The Winners and Losers Tonight

Darren Hauck / Reuters
Editor’s Note: This article previously appeared in a different format as part of The Atlantic’s Notes section, retired in 2021.

As usual, the crew liveblogged Tuesday night’s GOP debate from Milwaukee, and you can read the whole thing here. David Graham’s concise takeaway:

Who won? Fox Business Network, for one; Marco Rubio for another. It was a wonky night, with a few truly fascinating exchanges between the candidates and a couple notable gaffes, including one from Ted Cruz.

His full post-debate analysis is here, which begins:

Improbably, the greatest moment so far in the Republican debates came during a wonky discussion of tax policy.

It came as the GOP candidates debated in Milwaukee Tuesday night. The magical exchange kicked off with a question to Ben Carson about his tax plan, which he’s said is based on Biblical tithing. Carson’s answer was revealing: He made clear he’d eliminate all tax credits, including the earned-income tax credit and the home-mortgage-interest deduction, a significantly regressive change. Then Rand Paul and Ted Cruz both got tough questions about their tax plans, which are projected to create enormous revenue shortfalls. When neither man explained how they’d fill that hole in the deficit, moderator Maria Bartiromo pushed them on it. (Not that they offered much of an answer.)

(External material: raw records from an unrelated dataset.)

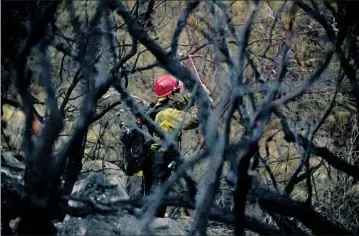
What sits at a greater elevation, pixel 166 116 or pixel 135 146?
pixel 166 116

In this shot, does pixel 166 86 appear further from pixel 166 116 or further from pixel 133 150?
pixel 133 150

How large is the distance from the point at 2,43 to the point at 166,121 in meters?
2.61

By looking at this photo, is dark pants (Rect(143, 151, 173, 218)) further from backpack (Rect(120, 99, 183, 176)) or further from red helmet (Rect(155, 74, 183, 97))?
red helmet (Rect(155, 74, 183, 97))

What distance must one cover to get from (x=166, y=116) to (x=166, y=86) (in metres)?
0.29

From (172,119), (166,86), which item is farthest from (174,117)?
(166,86)

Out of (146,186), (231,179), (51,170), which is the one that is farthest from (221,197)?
(51,170)

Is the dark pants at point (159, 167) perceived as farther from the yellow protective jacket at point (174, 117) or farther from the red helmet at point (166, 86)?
the red helmet at point (166, 86)

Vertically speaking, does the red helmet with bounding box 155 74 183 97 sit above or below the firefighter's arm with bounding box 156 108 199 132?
above

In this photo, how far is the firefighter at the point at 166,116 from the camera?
5812 millimetres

Next, the moderators turned to Marco Rubio, asking him to defend his costly proposal for a child tax credit increase. Paul jumped in, asking Rubio how he could call himself a conservative when he would create a new entitlement and increase defense spending. Soon Cruz jumped in, agreeing with Rubio that defense spending was important. Then Carly Fiorina piped up, making a plea for zero-based budgeting.

It was a great moment—great as politics, and great as entertainment. The candidates were engaged in substantive debates about their respective ideas for the economy. The moderators sparked the conversation but mostly had the good sense to stay out things once the discussion had begun rolling. And the candidates were confronting each other directly—but on matters of policy, rather than picking on each other over picayune matters. If debates are intended to give voters a sense of the candidates’ positions and personalities, those few minutes were as good as it gets.